# I want to know the hardness of computing a or b given $g^{b^{-1}}$ and ab in cyclic groups with large prime order

$$G$$ is a multiplicative cyclic group of a large prime order $$p$$ and $$g$$ is a generator of $$G$$

• Theorem 1: Given $$g^{b^{-1}}$$ and $$ab$$, it's hard to compute $$a$$ or $$b$$, where $$a$$ and $$b$$ are randomly picked in $$Z_p$$
• Theorem 2: It's hard to distinguish between the following distributions: $$(g^{b^{-1}},ab)$$ and $$(g^{b^{-1}},z)$$ where $$a$$, $$b$$, and $$z$$ are randomly picked in $$Z_p$$
Is there any proof that these two theorems hold or do not hold?
• Theorem 2 holds trivially.

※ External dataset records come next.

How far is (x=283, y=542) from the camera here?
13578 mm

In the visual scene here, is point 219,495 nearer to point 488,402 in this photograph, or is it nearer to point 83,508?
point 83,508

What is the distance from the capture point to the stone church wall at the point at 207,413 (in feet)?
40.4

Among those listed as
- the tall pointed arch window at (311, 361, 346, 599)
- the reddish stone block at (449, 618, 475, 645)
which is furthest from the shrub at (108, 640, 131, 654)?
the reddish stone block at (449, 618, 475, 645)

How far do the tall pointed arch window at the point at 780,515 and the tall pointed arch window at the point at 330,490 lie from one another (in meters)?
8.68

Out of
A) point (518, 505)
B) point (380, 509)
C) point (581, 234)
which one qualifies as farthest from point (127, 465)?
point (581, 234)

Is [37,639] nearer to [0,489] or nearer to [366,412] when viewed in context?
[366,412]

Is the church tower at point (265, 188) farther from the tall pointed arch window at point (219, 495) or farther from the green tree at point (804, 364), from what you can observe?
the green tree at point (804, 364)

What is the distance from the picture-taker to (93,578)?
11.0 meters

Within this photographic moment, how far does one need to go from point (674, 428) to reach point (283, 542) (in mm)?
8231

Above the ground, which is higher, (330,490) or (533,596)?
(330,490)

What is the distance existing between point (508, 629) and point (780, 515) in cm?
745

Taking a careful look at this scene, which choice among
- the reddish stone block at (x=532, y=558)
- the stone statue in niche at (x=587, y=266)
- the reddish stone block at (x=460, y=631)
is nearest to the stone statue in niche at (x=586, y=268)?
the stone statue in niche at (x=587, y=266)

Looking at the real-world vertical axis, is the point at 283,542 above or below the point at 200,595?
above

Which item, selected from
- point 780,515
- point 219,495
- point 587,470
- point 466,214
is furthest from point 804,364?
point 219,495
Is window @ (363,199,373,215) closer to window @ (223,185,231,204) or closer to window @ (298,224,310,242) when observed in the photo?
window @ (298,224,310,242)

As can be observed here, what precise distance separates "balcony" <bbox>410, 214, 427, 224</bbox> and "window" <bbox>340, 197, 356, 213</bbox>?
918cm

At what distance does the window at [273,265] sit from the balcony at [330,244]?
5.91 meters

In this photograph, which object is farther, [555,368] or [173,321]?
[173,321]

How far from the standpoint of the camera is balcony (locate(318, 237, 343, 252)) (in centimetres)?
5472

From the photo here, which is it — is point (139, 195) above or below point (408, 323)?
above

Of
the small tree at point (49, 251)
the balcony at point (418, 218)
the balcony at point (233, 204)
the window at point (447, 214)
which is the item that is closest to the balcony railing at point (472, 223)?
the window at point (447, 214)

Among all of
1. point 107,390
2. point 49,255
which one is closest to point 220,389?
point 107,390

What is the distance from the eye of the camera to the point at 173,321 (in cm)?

Those distributions are identical. – Maeher Jul 13 '20 at 18:32
• Is this homework? Note that $b^{-1}$ calculated with $\varphi(p)$. So you can consider it as $x$. – kelalaka Jul 13 '20 at 19:25

Theorem 1 is not true in general; consider a group where the discrete log problem is easy. On the other hand, it is true if we assume that the discrete log problem in $$G$$ is hard (that is, if we can recover either $$a$$ or $$b$$ given $$g^{b^{-1}}, ab$$, then we can use that as an Oracle to recover $$x$$ given $$g^x$$)
Theorem 2 is true; for any $$b \ne 0$$ (and we know $$b \ne 0$$ if $$b^{-1}$$ exists), the distributions of $$ab$$ and $$z$$ (for random $$a, z$$) are identical (and hence "hard to distinguish").